## Extracted text
# # # # # # #

Despite these assurances, the new breach involving AnyVerify has raised fresh concerns. Usually, NIMC’s database is only available to banks, fintech companies, and other partners for a fee. AnyVerify does not have such a license, which raises serious questions about how it got access to the database. Gbenga Sesan, the executive director of Paradigm Initiative, a non-profit that first reported this breach, said, “We tested the website, saved the evidence, and could buy NIN slips for Bosun Tijani, the Minister of Communications, Innovation and Digital Economy, and Vincent Olatunji, the commissioner of the NDPC.”

Unlike NIMC and its licensed partners, AnyVerify does not have a process to check for bad actors. Users must provide their email addresses and NINs—the same data they want to verify. After signing up, users must add at least ₦400 to their wallet before using the website.

# # # # # # #

## Given records

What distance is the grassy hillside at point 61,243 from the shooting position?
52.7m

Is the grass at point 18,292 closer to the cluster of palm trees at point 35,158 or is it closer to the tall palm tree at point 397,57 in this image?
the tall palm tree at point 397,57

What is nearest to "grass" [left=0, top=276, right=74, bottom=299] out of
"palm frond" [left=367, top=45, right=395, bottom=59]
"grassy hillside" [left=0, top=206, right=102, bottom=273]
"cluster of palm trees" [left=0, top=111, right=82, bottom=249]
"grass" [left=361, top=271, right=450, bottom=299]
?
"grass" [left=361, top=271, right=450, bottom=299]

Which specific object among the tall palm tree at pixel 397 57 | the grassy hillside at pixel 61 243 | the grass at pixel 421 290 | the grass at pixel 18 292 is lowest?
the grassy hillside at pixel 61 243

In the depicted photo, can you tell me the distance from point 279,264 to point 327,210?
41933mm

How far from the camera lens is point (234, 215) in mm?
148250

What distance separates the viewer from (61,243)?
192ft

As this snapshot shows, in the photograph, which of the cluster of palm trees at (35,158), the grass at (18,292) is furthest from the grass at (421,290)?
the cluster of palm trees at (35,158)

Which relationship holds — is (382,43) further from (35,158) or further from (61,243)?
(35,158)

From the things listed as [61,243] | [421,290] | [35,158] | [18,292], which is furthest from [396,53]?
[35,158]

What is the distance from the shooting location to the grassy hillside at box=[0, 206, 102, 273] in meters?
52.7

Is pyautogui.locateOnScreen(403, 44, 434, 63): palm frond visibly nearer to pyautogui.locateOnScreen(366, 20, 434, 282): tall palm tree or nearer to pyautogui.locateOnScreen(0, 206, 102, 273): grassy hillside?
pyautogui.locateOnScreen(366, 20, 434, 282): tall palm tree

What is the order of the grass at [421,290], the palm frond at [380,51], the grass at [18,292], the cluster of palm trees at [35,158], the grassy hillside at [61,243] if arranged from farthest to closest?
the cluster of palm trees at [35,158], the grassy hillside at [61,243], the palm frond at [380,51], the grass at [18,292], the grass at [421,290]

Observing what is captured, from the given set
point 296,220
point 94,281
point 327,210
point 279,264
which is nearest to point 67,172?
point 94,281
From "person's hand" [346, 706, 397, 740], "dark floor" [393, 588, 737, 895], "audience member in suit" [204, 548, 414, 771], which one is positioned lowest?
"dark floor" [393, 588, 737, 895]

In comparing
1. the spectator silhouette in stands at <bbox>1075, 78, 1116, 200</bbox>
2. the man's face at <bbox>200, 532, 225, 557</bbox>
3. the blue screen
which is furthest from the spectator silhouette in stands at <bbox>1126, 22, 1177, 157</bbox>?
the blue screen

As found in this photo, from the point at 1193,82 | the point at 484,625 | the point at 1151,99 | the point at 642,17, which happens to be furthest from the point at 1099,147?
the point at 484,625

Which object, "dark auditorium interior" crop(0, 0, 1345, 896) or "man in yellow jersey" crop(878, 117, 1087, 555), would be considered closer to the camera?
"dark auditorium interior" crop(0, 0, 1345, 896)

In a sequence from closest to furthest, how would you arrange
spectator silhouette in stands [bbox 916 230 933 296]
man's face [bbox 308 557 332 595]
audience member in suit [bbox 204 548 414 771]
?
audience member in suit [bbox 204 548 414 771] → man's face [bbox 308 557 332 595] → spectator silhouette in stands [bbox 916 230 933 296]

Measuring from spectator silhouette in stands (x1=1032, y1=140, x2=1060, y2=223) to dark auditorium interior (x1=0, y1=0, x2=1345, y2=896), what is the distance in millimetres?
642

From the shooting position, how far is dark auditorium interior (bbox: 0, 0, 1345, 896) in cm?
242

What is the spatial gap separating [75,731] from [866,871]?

# # # # # # #

## Exercise aim
Continue the passage on the AnyVerify breach of Nigeria's identity database, starting after its final sentence.

## Response to the task
Attempts to get comments from NIMC and the Nigeria Data Protection Commission (NDPC) have been unsuccessful. An ethical hacker, who wished to remain anonymous, suggested that the breach could be due to poor data protection practices by NIMC or an insider giving out information. “It is either the NIMC is doing a poor job at data protection by using cloud storage to store data or an insider is allowing individuals to retrieve data,” the hacker said.

AnyVerify, which started in November 2023, had 567,990 visits in February and 188,360 in April 2024, according to Paradigm Initiative. This breach comes after the National Identity Management Commission (NIMC) was moved from the Ministry of Communications, Innovation and Digital Economy to the Office of the Secretary to the Government of the Federation.